Исходный текст >>

Само обсуждение этих вопросов, однако, стало очень затруднено: Фредерик Пас-си, руководитель «Общества друзей мира», вспоминал впоследствии, что «во Франции на следующий день после поражения было очень трудно и, по мнению некоторых, даже невозможно признать себя врагом войны и сторонником мира. Все мысли были о Реванше» [13, р. 39]. Призывы к примирению с Германией многими воспринимались как предательство памяти всех жертв, понесенных Францией в войне, что объясняло высказывание одной из статей «Revue politique et litteraire»: «Если шовинизм и отталкивает, то еще более — противоположная ему крайность» [14, p. 167].
Тем не менее уже в 1872 г. Ф. Пасси предельно четко показал своим соотечественникам, что Франции необходимо выбирать только между «реваншем» и «примирением». Две указанные антитезы тесно соседствовали в сознании «поколения 1870-го года». Показательно, с какой легкостью Пасси извинял логику тех, кто приравнивал территориальные потери Франции к утрате части самой плоти нации. В их глазах подписанный договор был предательством по отношения эльзасцам и лотарингцам, когда Франция фактически распорядилась свободой части своих сограждан в обмен на прекращение войны [15, р. 9; 16]. Но даже если мыслить в логике возмездия в отношении Германии, указывал он, страна должна восстановить свои силы, на смену «униженному и уничтоженному войной» поколению должно прийти «новое и лучшее поколение», говорить о реванше преждевременно [15, р. 11]. Альтернативой новой бойне мог стать союз народов поверх существующих границ, который только и мог положить конец череде завоеваний и подвергнуть ревизии все несправедливые соглашения. Пасси подчеркивал: «...Мы ни от чего не отрекаемся, ничего не уступаем, ничего не прощаем, ни о чем не забываем» [15, р. 15]. Французский пацифизм приобрел ярко выраженные патриотические черты.

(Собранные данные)
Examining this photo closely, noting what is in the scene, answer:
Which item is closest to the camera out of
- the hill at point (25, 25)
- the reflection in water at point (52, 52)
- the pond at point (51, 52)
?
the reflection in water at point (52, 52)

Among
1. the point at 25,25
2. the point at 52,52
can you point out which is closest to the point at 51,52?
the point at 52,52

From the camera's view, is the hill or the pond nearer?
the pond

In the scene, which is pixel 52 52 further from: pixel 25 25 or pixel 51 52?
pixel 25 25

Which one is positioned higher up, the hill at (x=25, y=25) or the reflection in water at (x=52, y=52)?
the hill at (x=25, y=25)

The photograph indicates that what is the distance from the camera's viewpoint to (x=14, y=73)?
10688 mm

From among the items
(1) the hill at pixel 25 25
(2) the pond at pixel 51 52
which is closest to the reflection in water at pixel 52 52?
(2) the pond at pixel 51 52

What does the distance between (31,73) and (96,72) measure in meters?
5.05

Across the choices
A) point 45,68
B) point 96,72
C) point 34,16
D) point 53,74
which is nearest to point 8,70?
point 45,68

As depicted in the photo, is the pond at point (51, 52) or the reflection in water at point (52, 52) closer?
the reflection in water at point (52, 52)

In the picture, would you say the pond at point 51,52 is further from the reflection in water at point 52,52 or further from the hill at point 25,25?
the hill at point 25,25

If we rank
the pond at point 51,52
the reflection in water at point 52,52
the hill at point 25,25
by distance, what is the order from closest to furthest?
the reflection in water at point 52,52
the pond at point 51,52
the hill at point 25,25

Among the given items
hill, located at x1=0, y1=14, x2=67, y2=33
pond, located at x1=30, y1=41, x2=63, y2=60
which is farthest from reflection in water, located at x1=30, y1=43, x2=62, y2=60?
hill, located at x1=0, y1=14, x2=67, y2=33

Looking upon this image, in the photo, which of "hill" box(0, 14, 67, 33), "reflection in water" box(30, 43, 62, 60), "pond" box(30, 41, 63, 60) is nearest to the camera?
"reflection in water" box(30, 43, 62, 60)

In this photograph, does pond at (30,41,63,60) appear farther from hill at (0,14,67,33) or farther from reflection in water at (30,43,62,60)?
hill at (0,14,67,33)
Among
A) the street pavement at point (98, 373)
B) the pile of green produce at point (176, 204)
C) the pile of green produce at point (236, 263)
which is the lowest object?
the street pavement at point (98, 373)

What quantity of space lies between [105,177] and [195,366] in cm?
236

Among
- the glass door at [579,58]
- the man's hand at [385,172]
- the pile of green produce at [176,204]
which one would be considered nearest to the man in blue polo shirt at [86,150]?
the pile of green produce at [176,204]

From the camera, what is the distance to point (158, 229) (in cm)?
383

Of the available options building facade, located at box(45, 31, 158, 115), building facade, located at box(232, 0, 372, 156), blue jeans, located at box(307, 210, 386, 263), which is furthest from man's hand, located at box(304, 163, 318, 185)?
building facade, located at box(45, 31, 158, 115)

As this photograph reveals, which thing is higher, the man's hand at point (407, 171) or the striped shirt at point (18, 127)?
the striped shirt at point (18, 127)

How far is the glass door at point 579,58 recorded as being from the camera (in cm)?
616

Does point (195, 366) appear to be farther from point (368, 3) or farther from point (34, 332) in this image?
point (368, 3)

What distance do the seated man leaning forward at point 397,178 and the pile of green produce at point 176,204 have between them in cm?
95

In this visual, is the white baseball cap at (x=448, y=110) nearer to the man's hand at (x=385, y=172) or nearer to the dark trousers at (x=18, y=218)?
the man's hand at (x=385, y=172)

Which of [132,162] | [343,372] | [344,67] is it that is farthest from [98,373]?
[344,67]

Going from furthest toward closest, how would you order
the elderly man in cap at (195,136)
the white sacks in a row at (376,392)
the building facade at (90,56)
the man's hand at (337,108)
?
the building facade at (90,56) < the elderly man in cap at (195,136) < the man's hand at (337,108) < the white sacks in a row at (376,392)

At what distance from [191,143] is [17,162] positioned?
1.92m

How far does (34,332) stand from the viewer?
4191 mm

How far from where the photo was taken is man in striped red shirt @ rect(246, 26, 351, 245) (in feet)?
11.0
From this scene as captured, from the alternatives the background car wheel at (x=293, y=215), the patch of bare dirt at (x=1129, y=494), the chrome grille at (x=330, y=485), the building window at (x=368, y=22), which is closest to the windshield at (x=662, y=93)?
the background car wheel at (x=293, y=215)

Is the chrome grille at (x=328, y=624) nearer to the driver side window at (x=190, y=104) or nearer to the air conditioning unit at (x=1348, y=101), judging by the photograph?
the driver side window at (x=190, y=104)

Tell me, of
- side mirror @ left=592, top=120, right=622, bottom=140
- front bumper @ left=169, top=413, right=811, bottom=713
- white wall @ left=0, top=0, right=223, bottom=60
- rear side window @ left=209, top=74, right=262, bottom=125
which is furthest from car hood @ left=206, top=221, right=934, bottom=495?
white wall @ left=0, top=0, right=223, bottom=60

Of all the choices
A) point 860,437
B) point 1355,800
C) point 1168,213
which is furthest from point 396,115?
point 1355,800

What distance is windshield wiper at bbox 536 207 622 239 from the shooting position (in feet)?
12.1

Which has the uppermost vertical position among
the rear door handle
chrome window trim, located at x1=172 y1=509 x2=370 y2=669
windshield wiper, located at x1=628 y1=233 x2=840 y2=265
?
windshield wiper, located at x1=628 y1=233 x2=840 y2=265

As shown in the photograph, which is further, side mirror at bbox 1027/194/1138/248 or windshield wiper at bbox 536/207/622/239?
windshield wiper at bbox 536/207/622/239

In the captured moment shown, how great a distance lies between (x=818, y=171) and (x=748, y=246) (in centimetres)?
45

Задание >>
Продолжите текст о французском пацифизме после поражения 1870 года, начав сразу после его последнего предложения.

Ответ >>
Именно изменение статуса Эльзас-Лотарингии отныне становится ключевым пунктом программ всех французских пацифистов. В итоге выявились два пути мирного урегулирования территориальных противоречий Франции и Германии.
Первым было слияние двух стран в рамках одной более широкой общности, вдохновленной историческим примером империи Карла Великого, создание такой «федерации» народов, в рамках которой вопрос обладания Эльзас-Лотарингией потерял бы
свой смысл. Об этом в 1870-х — начале 1880-х годов писали Мишель Лапорт, Шарль Лемонье, Эммануэль Шовэ, Проспер Делафутри и др. [17, 18, 19, 20]. Иными словами, это был путь «интернационализации» спорных провинций.
Одним из самых ярких и громких выступлений в пользу этой точки зрения стало выступление Виктора Гюго с трибуны Национального собрания во время дебатов 1 марта 1871 г., посвященных ратификации предварительных условий мира с Германией. Гюго участвовал в европейском пацифистском движении с середины века, но сейчас он доказывал, что итоги войны вызовут в душе каждого француза ненависть к деспотии, которую олицетворяет Пруссия. Франция поставит задачу во всей своей политике, во всем своем обществе подготовку к борьбе против этой деспотии, чтобы освободить от нее самих немцев. И вот однажды произойдет неизбежное, Эльзас и Лотарингия будут отвоеваны. «Все ли на этом? — вопрошал Гюго, — нет, нет и еще раз нет. Дальше последуют — слушайте внимательно — Трир, Майнц, Кёльн, Кобленц, весь левый берег Рейна [пометка стенограммы: «возгласы: "Нет! Нет!"»]. И вот тогда Франция должна обратиться к Германии не как к своей противнице, а как к своей сестре, что вернет ей все захваченное, если французы и немцы станут одним народом, одной семьей, одной республикой. Я уничтожаю свои крепости — ты свои. Моя форма отмщения — это братство [пометка стенограммы: «крики слева: "Браво! Браво!"»]. Долой границы, Рейн для всех!» [21, с.103-104].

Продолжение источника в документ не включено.